Ler Edição

EDITORIAL

Ricardo Guimarães

Ricardo Guimarães

Diretor da Ci

É cada vez mais o tempo dos investidores apostados no rendimento e no longo prazo

Os preços no Centro Histórico do Porto atingiram valores que até há pouco tempo não eram antecipáveis. Pelo segundo trimestre consecutivo, os dados apurados no âmbito do SIR-Reabilitação Urbana sinalizam a ocorrência de transações de fogos que, no pico do mercado, se situam cima dos 5,5 mil euros/m2. Os preços médios de venda têm refletido esse movimento de subida, superando os 3 mil euros/m2. Ora, o patamar dos 3 mil era o pico de mercado há pouco mais de um ano, no começo de 2016, concluindo-se que “o que era máximo tornou-se média”. 

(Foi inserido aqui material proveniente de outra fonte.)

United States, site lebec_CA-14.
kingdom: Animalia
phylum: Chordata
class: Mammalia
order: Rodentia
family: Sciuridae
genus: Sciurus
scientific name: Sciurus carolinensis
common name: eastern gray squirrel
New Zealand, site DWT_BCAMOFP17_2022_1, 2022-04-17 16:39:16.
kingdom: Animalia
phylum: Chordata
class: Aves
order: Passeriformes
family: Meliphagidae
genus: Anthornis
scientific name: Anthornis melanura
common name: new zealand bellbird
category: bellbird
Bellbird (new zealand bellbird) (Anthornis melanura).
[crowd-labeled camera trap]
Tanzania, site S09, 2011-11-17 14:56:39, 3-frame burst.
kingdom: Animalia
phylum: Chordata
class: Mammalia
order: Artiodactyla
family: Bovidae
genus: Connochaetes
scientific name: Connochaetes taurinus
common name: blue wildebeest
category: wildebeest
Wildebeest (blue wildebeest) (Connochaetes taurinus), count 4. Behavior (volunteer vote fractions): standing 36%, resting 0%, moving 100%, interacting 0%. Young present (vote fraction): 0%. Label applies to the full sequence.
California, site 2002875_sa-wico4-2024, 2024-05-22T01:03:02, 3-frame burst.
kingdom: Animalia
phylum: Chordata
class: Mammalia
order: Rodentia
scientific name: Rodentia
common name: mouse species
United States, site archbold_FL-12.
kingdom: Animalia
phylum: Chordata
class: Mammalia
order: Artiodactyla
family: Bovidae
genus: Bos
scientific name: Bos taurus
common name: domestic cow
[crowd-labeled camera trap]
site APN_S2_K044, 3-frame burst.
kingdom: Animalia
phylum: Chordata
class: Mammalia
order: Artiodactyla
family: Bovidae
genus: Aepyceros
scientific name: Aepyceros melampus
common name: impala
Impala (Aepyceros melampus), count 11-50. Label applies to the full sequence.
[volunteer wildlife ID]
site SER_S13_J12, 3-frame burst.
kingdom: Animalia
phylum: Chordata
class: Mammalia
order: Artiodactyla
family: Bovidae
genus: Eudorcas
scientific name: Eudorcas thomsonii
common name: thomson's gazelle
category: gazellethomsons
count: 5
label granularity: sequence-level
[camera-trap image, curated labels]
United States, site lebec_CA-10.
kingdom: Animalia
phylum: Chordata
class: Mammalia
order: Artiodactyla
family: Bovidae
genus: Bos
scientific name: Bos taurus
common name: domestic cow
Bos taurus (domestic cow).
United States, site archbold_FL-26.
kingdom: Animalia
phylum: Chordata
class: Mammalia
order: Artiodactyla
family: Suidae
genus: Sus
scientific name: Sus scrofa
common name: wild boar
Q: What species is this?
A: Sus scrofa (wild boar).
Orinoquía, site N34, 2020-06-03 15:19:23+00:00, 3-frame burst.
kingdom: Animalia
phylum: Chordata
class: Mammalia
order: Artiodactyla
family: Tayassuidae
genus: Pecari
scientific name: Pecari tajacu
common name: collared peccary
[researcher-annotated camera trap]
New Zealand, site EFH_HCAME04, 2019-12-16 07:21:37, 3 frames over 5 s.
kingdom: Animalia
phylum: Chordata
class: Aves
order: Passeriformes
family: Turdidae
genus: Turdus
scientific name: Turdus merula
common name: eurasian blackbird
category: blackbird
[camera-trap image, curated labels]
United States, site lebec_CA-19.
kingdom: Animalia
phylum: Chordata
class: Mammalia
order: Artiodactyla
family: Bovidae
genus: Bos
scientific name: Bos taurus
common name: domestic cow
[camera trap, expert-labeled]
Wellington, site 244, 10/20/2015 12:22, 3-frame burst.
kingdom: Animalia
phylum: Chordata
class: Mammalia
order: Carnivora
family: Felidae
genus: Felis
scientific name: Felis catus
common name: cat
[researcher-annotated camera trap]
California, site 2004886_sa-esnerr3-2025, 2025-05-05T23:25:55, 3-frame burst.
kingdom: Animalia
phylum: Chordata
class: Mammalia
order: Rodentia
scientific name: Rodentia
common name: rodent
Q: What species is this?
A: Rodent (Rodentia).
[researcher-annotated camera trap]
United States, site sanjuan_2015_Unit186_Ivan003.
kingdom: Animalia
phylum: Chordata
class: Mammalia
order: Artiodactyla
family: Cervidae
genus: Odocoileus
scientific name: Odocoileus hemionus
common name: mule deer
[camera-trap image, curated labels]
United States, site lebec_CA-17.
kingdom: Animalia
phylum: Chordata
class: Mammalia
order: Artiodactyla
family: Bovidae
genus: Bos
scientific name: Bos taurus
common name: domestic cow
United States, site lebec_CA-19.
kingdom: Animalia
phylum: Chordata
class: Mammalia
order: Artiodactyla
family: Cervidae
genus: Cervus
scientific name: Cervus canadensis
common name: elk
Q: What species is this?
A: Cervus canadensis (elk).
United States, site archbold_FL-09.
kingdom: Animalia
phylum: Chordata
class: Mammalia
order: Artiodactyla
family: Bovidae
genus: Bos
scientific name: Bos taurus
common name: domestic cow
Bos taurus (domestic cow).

Apesar disso ser verdade, no mesmo período de tempo (entre os 1ºs semestres de 2016 e 2017), o Índice de Preços apurado pela Ci para o Centro Histórico apresenta “somente” uma valorização de 12,7%, contrastando com uma perspetiva de subida galopante dos preços. 

O objetivo dos índices é medir a “inflação” no mercado, comparando o preço de objetos semelhantes em dois períodos consecutivos. Tais objetos devem ser semelhantes para que a variação de preços reflita a inflação e não as diferenças nos seus atributos. Ora, no caso dos mercados beneficiados pela reabilitação urbana, o confronto de preços deve ter em conta o impacto do investimento feito na recuperação dos prédios. Se o índice não expurgar o impacto do investimento, pondo em confronto preços de ativos em igual estado de conservação, a sua variação não mede o efeito da valorização pura de preços, estando inflacionada pelos investimentos realizados. Ou seja, se alguém comprar um prédio por mil euros/m2, investir 500 euros/m2 e o vender por 1.500 euros/m2, a média dos preços de venda sobe de 1.000 para 1.500, mas o índice de preços vai ter uma variação nula. 

Isso é o que sucede no Centro Histórico do Porto, cujo índice é calculado com procedimentos de ajustamento de qualidade, para que se compare ao longo do tempo o preço de imóveis de categorias semelhantes (atendendo ao estado, ao tipo de imóvel e à localização/bairro). 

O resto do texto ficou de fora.